Kapitän Lotz hatte es eingerichtet, daß für die Familie Lahmann am Gasthaustische, unmittelbar neben ihm und dem Kollaborator, gedeckt ward, und sich und Herrn Brömmer pflichtschuldigst vorgestellt. »Herrjeh,« rief die Alte, als sie seinen Namen erfuhr, »ich habe einen Gruß an Sie zu bestellen von Herrn C. F A. Büsing. Wir machten auf der Freia Bekanntschaft.« – »Danke vielmals,« entgegnete Herr Lotz. »War er wohl und munter?« – »Sehr,« erwiderte Frau Lahmann. »Er erklärte uns Manches über die Schifffahrt. Nicht wahr, Pienchen? Ein hochinteressanter Mann.« – »In Rothspohn kennt er sich besser aus,« bemerkte Herr Lotz. »Er hatte wohl Kurs nach Cuxhaven?« – »Ja, da stieg er ab.«
So ging das Gespräch weiter. Mutter Lahmann kramte ihre ganze Liebenswürdigkeit aus. Pienchen versuchte eine Unterhaltung mit dem Kollaborator anzuknüpfen, aber der war außergewöhnlich schüchtern und einsilbig.

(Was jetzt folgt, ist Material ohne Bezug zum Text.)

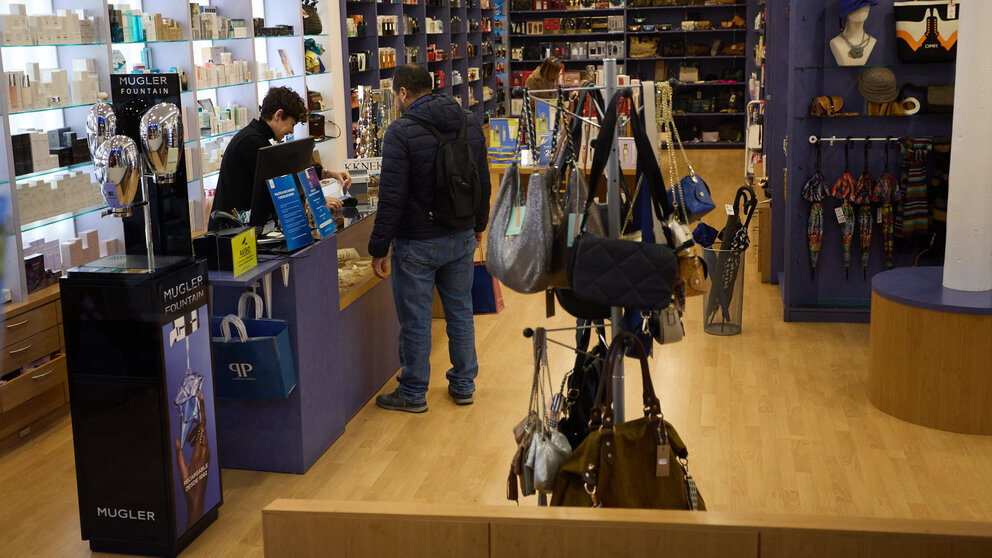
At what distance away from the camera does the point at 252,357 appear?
12.8 ft

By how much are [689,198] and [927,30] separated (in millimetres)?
3621

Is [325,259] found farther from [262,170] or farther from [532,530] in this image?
[532,530]

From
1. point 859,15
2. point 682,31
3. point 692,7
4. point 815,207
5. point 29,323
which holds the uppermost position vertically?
point 692,7

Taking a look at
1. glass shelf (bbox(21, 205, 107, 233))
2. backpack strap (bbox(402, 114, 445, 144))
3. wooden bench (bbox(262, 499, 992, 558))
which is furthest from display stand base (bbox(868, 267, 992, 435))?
glass shelf (bbox(21, 205, 107, 233))

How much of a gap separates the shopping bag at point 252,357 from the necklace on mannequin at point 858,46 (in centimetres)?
378

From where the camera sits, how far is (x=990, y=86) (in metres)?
4.44

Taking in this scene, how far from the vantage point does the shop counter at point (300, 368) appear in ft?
13.4

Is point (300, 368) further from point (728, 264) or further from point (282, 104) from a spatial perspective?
point (728, 264)

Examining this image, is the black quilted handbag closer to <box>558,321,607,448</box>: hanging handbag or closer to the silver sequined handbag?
the silver sequined handbag

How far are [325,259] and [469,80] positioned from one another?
36.4ft

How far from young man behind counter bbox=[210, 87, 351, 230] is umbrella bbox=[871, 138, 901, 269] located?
10.7 feet

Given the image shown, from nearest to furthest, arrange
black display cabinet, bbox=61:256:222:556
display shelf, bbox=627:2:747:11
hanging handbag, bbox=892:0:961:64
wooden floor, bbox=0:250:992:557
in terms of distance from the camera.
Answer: black display cabinet, bbox=61:256:222:556 < wooden floor, bbox=0:250:992:557 < hanging handbag, bbox=892:0:961:64 < display shelf, bbox=627:2:747:11

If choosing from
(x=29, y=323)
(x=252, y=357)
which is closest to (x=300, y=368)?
(x=252, y=357)

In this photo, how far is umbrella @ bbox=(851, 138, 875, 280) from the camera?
5.96 metres
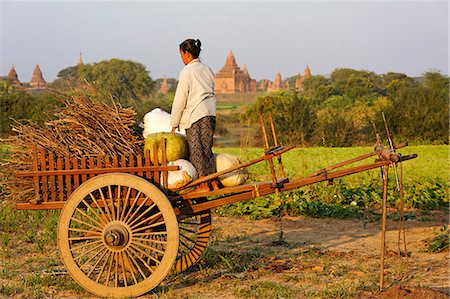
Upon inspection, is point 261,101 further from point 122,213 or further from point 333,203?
point 122,213

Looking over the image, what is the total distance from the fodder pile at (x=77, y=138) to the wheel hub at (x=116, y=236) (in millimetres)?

Als nach beendeter Mahlzeit Herr Lotz die Herren der Doktorengrube bekannt machte, strahlte die Alte. Nun war der Bann gebrochen, die erste Annäherung geschehen; für den Rest wollte sie schon sorgen. Einen würde sie dingfest machen, entweder für Pienchen oder für Hille. Das Portemonnaie würde nicht umsonst strapaziert.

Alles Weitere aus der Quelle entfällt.